Scontato anche che la Coalizione batterà il ferro dei ‘passi indietro’ degli standard di vita degli australiani dopo tre anni di governo laburista, che non sono di certo recuperati con quel quarto di punto in meno degli interessi o grazie agli aiuti, una tantum (300 dollari), sulle bollette energetiche. Per questo sentiremo a più riprese, durante la campagna elettorale, la domanda-slogan dello “state meglio o peggio rispetto a tre anni fa?”, che farà da solida base di partenza per l’offensiva di Dutton che, come Albanese, dovrà sempre tenere conto delle decisioni che possono arrivare ad aiutarlo o danneggiarlo da Washington. 

Un altro bonus per il leader di governo potrebbe arrivare, infatti, poco prima o addirittura durante la campagna elettorale, con l’eventuale esenzione, in via del tutto speciale, per l’Australia dei dazi su alluminio e acciaio: Albanese ne uscirebbe rafforzato per come ha tempestivamente - con la telefonata a Trump subito dopo l’annuncio delle nuove tariffe doganali - affrontato la ‘minaccia’ e risolto la situazione; se invece arrivasse una risposta negativa dalla Casa Bianca, ecco che il bonus elettorale passerebbe a Dutton, che si sentirebbe autorizzato ad attaccare il Primo ministro per non essersi recato di persona a Washington, come hanno invece fatto i capi di governo indiano e giapponese, per cercare di disinnescare la mina commerciale innescata dal presidente Usa. 

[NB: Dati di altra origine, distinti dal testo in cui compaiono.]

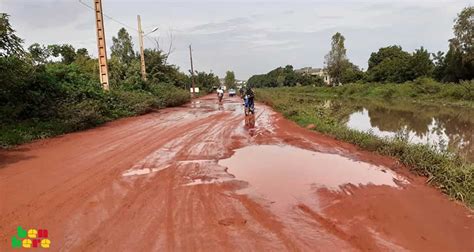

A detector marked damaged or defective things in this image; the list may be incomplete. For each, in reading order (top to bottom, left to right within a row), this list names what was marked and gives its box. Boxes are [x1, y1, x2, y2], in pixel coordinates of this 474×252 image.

flooded pothole [218, 145, 408, 208]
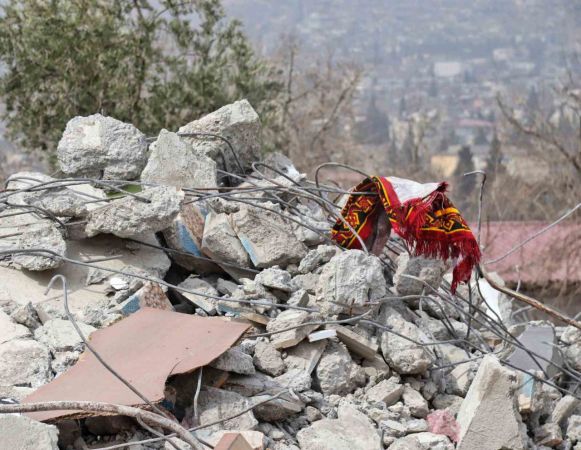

Una cosa è certa: il conto alla rovescia per l’inizio della volata elettorale è iniziato e la spintarella della Reserve c’è stata, come c’era stata tre anni quando, in piena campagna, era arrivato il primo rialzo dei tassi d’interesse dal 2010. Un bonus, sicuramente non sollecitato, per Albanese e un problema in più per Scott Morrison. Non certo determinante, ma tutto aiuta, esattamente come ora. 

Circostanze favorevoli da una parte, sfavorevoli d’altra, ma nessun favore perché - assicura Bullock - ogni decisione presa dal Consiglio direttivo si basa esclusivamente su una valutazione aggiornata delle prospettive di inflazione, della dinamica dell’inflazione di fondo e dell’intensità della trasmissione della politica monetaria. Nessun vincolo poi su quello che succederà dopo, nessun particolare percorso preventivato dei tassi, ma considerazioni attente e costantemente aggiornate, qualche volta in linea con le aspettative e qualche volta no.